Toutes les séries sont impactées à l’été 1994. Les comics datés d’octobre sont tous numérotés 0 et proposent de se pencher sur les changements que ce « méli-mélo spatio-temporel » a généré (une décennie plus tard, l’éditeur refera le coup avec les conséquences d’Infinite Crisis, en modifiant à discrétion la continuité, et le début des années 2010 verra le retour des numéros 0 dans le cadre du New 52 : comme quoi, rien ne se perd…). Le recueil Superman Zero Hour rassemble les différents épisodes de septembre et octobre 1994 dans lesquels l’Homme d’Acier et ses alliés Superboy et Steel affrontent les modifications multiverselles alors en cours.
Le sommaire commence par les épisodes de septembre 1994. Et notamment Superman The Man of Steel #37, dans lequel le protecteur de Metropolis voit apparaître différentes versions de Batman, parmi lesquelles celle de Neal Adams, celle de Frank Miller ou encore celle de Bob Kane. Si la narration présente des samples directs des uns et des autres, Jon Bogdanove s’amuse à singer les différents styles et s’en sort particulièrement bien.
Le lettreur Ken Lopez s’amuse aussi à trouver des équivalences modernes aux bulles des différents protagonistes, et l’effet est plutôt réjouissant.
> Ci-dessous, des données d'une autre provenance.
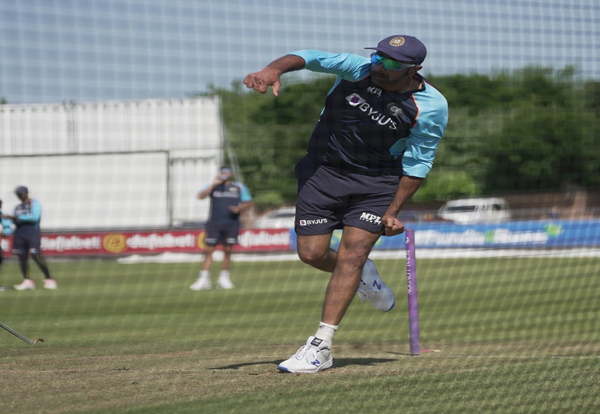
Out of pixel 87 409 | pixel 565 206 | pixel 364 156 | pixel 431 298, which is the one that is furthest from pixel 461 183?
pixel 87 409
Les autres productions de septembre proposent des situations cocasses, à l’exemple de The Adventures of Superman #516 où le héros se retrouve dans un monde où Superman n’existe pas, où Metropolis est défendue par le Centurion et où Lois Lane file un parfait amour torride avec ce justicier néo-romain. Peter Krause donne à Clark une trogne de garçonnet triste et déboussolé (au moins jusqu’à ce qu’il comprenne ce qui lui arrive) tout à fait hilarante.
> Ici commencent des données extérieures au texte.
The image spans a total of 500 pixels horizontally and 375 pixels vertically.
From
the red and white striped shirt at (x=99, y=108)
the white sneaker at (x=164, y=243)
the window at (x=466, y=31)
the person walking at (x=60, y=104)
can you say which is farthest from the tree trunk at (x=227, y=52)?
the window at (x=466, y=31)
Dans Superman #93, Dan Jurgens confronte le héros à ses parents kryptoniens, et dans Action Comics ##703, David Michelinie et Butch Guice explorent une ligne temporelle où les époux Kent ont trouvé un enfant mort et où Superman n’existe pas. À la fin de l’épisode, le monde s’efface, conformément au calendrier du cross-over.
La suite du recueil voit défiler les numéros 0 des mêmes séries. C’est là que, à la faveur des bouleversements temporels, les auteurs autour de Mike Carlin réécrivent un peu l’histoire, explorent la jeunesse de Clark Kent et mettent en avant la figure de Kenny Braverman, un camarade de lycée brillant… mais souvent second derrière Clark. Dans le même temps, au présent, Clark reçoit ce qui s’apparente à des menaces de mort.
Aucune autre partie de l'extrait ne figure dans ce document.